Showing Spanish films in theaters

United States theaters should regularly show films in Spanish to accommodate the increasing Spanish-speaking population. The United States has about 52.6 million Spanish speakers. Compared to other Spanish-speaking countries, the United States is second only to Mexico in Spanish speakers.

Despite living in an English-speaking country, many Spanish speakers speak little to no English, which means fewer movies are available at the movie theaters in their native tongue.

I have several friends whose parents are immigrants from Latin America, and their parents speak English poorly despite their best efforts to learn. These people desire to feel included in all aspects of society and culture. More importantly, they desire to feel comfortable.

To some, watching a movie in their native language may seem insignificant. To others, it may make all the difference. Many English-speaking Americans don’t appreciate the privilege of living in a society where their native language is the official language.

Traditional English speakers can go about their normal activities (including seeing the occasional movie) without feeling scared, inadequate or foolish. The successful acceptance and absorption of Spanish-speaking people into the evolving American culture is a big, ongoing job.

I am not suggesting it can be done overnight by simply playing Spanish films in community theaters. What I am suggesting is that this is a good first step. So, let’s take this step now and start regularly showing films in Spanish in theaters across our country.

—Tristan Torgersen


Learning through movement

Creative movements, such as exercise and dance, will greatly enhance students’ abilities to learn and retain language skills. It is already very common to use other artistic forms of expression, like music, to help students remember grammar and vocabulary.

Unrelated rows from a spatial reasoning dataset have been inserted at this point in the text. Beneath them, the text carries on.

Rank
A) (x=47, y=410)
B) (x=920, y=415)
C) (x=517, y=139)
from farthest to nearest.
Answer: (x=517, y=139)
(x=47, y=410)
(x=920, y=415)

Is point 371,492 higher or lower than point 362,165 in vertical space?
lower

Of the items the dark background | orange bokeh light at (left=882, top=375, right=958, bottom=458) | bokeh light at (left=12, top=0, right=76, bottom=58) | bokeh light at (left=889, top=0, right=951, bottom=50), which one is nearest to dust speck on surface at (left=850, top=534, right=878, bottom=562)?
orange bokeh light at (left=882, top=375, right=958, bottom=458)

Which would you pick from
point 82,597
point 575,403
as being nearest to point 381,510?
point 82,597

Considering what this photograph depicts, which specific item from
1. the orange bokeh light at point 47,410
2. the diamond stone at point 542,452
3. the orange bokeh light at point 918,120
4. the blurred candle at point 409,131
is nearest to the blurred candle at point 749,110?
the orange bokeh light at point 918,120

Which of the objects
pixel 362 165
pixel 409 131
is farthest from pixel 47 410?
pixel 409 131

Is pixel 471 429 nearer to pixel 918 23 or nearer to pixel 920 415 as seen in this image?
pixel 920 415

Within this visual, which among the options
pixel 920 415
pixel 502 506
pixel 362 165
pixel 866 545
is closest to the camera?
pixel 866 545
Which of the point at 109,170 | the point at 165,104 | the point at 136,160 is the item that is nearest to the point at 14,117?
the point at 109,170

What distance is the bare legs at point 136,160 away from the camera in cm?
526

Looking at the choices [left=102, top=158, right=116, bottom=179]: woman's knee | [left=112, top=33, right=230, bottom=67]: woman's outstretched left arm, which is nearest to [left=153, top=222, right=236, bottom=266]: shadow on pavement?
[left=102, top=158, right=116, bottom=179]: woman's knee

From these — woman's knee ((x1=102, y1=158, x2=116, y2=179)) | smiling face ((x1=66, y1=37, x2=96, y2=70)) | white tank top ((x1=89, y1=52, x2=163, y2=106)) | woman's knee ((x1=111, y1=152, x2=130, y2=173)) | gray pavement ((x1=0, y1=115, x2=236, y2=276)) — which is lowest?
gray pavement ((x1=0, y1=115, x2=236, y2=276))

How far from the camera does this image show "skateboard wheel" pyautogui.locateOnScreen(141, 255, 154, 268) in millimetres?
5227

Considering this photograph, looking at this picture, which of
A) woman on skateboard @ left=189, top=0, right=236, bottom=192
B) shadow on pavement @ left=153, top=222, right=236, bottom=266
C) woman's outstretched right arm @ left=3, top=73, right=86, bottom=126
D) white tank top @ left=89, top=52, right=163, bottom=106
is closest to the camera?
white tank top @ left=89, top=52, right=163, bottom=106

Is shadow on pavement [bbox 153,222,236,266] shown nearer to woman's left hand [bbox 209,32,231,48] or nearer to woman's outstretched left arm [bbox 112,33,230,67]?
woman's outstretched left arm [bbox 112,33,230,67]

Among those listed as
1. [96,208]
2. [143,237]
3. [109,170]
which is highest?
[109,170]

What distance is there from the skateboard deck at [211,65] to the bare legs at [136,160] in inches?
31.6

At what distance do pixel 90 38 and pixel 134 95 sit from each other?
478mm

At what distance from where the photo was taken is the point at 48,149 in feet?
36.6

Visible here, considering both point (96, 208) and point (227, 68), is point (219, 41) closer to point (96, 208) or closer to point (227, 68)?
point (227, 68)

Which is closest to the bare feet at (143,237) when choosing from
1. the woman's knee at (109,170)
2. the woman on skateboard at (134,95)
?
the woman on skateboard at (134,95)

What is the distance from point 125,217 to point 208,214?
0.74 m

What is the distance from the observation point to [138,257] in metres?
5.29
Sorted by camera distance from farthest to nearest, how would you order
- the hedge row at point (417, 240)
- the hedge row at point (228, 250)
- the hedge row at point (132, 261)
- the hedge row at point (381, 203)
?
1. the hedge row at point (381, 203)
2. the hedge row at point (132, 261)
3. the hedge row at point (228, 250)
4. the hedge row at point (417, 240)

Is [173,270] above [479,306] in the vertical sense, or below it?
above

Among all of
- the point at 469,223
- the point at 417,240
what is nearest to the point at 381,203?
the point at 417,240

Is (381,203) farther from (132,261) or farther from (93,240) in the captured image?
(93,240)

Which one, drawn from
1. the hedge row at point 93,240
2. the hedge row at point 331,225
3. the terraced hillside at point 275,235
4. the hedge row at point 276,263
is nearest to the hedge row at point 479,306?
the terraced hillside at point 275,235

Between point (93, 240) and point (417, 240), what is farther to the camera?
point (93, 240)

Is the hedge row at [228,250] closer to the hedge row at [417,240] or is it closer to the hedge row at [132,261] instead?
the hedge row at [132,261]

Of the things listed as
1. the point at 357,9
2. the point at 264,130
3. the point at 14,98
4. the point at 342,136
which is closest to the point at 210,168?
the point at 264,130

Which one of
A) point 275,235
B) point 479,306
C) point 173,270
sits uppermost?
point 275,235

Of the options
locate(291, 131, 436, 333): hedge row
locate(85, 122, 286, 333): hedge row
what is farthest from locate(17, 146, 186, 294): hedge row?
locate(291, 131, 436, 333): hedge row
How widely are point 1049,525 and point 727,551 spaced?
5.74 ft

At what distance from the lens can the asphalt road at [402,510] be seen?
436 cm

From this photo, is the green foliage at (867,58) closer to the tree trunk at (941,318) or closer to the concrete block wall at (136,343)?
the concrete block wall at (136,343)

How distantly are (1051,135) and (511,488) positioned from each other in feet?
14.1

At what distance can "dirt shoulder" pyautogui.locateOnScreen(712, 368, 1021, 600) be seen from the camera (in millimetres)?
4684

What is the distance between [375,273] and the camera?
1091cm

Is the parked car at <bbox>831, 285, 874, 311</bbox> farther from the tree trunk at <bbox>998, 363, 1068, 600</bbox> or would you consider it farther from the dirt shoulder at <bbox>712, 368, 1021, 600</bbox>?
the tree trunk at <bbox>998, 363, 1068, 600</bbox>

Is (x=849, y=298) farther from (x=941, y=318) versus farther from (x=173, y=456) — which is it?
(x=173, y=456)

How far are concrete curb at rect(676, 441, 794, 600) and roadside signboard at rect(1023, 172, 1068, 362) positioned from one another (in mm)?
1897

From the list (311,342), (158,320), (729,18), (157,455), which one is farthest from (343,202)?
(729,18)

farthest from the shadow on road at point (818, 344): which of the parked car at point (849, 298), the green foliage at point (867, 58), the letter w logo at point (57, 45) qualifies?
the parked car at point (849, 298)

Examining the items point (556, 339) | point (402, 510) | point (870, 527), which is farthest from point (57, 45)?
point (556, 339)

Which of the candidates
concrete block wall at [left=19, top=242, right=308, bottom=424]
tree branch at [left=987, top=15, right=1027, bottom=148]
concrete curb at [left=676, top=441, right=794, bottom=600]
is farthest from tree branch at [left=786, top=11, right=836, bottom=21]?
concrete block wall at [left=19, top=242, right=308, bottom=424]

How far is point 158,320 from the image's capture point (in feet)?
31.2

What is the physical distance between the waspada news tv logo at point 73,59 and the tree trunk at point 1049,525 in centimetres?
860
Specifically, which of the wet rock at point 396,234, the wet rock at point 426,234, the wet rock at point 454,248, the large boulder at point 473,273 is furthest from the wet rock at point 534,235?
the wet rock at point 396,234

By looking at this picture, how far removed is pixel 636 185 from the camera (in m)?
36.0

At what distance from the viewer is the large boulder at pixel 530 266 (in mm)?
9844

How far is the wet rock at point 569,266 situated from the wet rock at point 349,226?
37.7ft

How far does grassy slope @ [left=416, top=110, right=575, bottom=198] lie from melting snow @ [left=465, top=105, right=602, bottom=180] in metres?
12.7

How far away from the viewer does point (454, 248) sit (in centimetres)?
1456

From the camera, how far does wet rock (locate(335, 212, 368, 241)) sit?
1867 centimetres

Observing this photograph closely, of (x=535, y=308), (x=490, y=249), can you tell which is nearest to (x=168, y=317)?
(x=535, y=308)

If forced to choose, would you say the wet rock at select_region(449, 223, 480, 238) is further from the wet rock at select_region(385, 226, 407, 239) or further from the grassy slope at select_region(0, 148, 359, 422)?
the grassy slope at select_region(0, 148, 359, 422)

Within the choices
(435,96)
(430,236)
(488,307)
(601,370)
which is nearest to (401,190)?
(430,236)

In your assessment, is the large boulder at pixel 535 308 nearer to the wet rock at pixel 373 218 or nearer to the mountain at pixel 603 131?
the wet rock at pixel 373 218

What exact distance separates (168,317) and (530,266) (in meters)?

The first thing I learned in Spanish was the alphabet song. While the other vocabulary I learned seems to have come and gone like the wind, I have never forgotten the alphabet song.

My wife had an opportunity to attend an elementary school that used simple dance routines to teach students about the rock cycle. The kids not only had a blast, but because the concepts were associated with something fun, creative and tangible, they were able to retain the content and understand it extremely well.

The mind and the body are inseparably connected, and stimulating one will stimulate the other. I call upon language instructors everywhere to incorporate creative movement into their curriculum and make language learning fun again!

—Jeremy Hodges

Portland, Oregon

Mastering the art of complaining

Complaining can be very detrimental to mental health. Today, we are so instantaneously connected to the world around us that we have developed venting habits.

“Venting” is complaining to the entire world for the sake of validation and the sensation of lashing out at something we strongly dislike. In a world as imperfect as ours, it is easy to understand why this would happen.

With such divisive American presidential debates and government policies, it is impossible for everyone to get what they want. Unfortunately, many people feel entitled, claiming their views are correct. In this ever-present frustration, it can be very hard to submit to what we dislike.

People complain uselessly, which is a problem. There are two ways to complain. The wrong way to complain achieves next to nothing and doesn’t solve the problem, damaging mental health. The right way is to complain with a purpose.

There are websites now, like, that let people group together and voice their demands to large companies or government representatives, and customer support lines listen to feedback on why consumers didn’t like a product or service.

There are good ways to complain; however, if we are uneducated, we may complain in such a way that damages our mental health and suggests to our own minds a state of helplessness and dissatisfaction.

I call on society to learn the difference between beneficial and malignant complaining so we can see the changes we want in the world without damaging our mental well-being.